The plan has proposed encouragement of three kind of public plazas--standalone plazas, corner plazas along streets and midstreet plazas.

A comprehensive Cultural Resource Management Plan of each area such as protected buildings and monuments and site including infrastructure upgrade, visitor amenities shall be prepared and implemented in consultation with the local community.

"The authority may identify any other buildings and clusters of heritage and cultural value including old markets, pre-1962 structures, isolated premises such as school adjoining Jama Masjid, Presentation Convent School, church at Kashmere Gate, municipal offices at old Hindu College complex etc, where additions and alterations shall be within the overall frame of conservation on a case to case basis.

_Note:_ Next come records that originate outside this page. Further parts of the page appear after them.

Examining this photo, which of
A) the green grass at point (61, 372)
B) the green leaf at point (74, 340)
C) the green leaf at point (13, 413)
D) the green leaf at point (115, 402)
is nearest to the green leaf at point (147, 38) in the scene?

"Owners of heritage buildings notified by local bodies shall be compensated for loss of development rights. Heritage buildings identified by the local bodies are mostly privately-owned and in active use by the occupants. In such buildings, the constituent owners shall be encouraged to conserve such buildings and make adaptive use or reuse of such assets in conformity with the historic context.

"Local bodies may set up heritage cells that will manage heritage assets,
monitor status of their upkeep, delineate cultural precincts, promote complementary economic and cultural activities, conduct festivals, walks etc, facilitate adaptive reuse projects and set up a Heritage Fund to support these initiatives. Such a heritage cell may identify other landmark modern and industrial heritage buildings, part buildings and sites," it said.